Wenn Stress zum Dauerthema wird, hat das oft Folgen für die Gesundheit. In Phasen starker Belastung leidet deshalb auch das Immunsystem und die Anfälligkeit für Infekte steigt. Achten Sie deshalb auf die richtige Balance und nutzen Sie Entspannungsübungen wie Yoga, Autogenes Training oder Tai Chi, um Stress abzubauen.

Wechselbad, Sauna & Co.

Auch wenn eindeutige Beweise nach wie vor fehlen – mithilfe von Temperaturreizen kann das Immunsystem offenbar „abgehärtet“ werden. Dabei soll eine bessere Anpassung an extreme Hitze und Kälte erreicht werden. Die Gefäße werden durch die Temperaturschwankungen beansprucht und sollen so elastisch bleiben.
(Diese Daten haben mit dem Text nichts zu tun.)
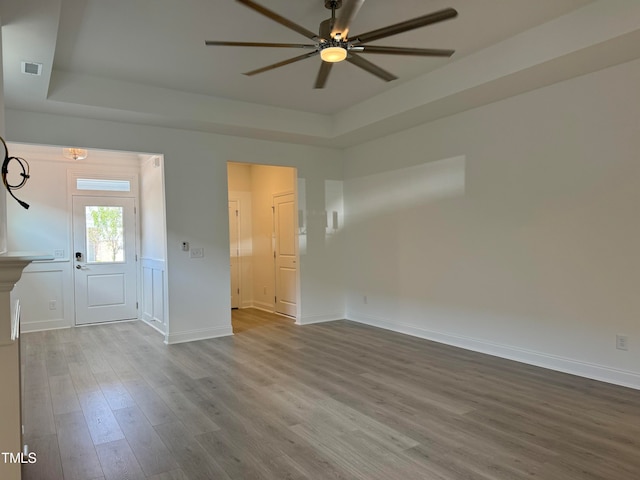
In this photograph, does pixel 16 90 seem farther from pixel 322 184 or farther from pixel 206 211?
pixel 322 184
Das Saunieren wird von vielen Menschen auch als wohltuend und entspannend empfunden – auch diese Wirkungen können sich positiv auf die Abwehr auswirken.

Erholsamer Schlaf

Schlafen Sie genug? Unser Organismus muss sich erholen können. Das kann er besonders gut, wenn wir schlafen. Auch für das Immunsystem ist das eine wichtige Regenerationsphase, in der sich die Abwehr wieder „neu aufstellt“. Daher ist es nicht verwunderlich, dass Schlafmangel zu einer erhöhten Infektanfälligkeit führt.